## GIVEN REQUEST
Reproduce each of the entries below word for word.

## ENTRIES SUPPLIED
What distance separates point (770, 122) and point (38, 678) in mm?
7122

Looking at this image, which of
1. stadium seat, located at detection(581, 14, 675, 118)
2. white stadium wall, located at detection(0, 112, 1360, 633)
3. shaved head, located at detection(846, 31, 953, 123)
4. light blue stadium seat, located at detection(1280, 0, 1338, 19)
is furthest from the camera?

## RESPONSE BELOW
What distance separates point (770, 122) and point (38, 678) in mm?
7122

Looking at this image, which of
1. stadium seat, located at detection(581, 14, 675, 118)
2. white stadium wall, located at detection(0, 112, 1360, 633)
3. shaved head, located at detection(846, 31, 953, 123)
4. light blue stadium seat, located at detection(1280, 0, 1338, 19)
is furthest from the camera?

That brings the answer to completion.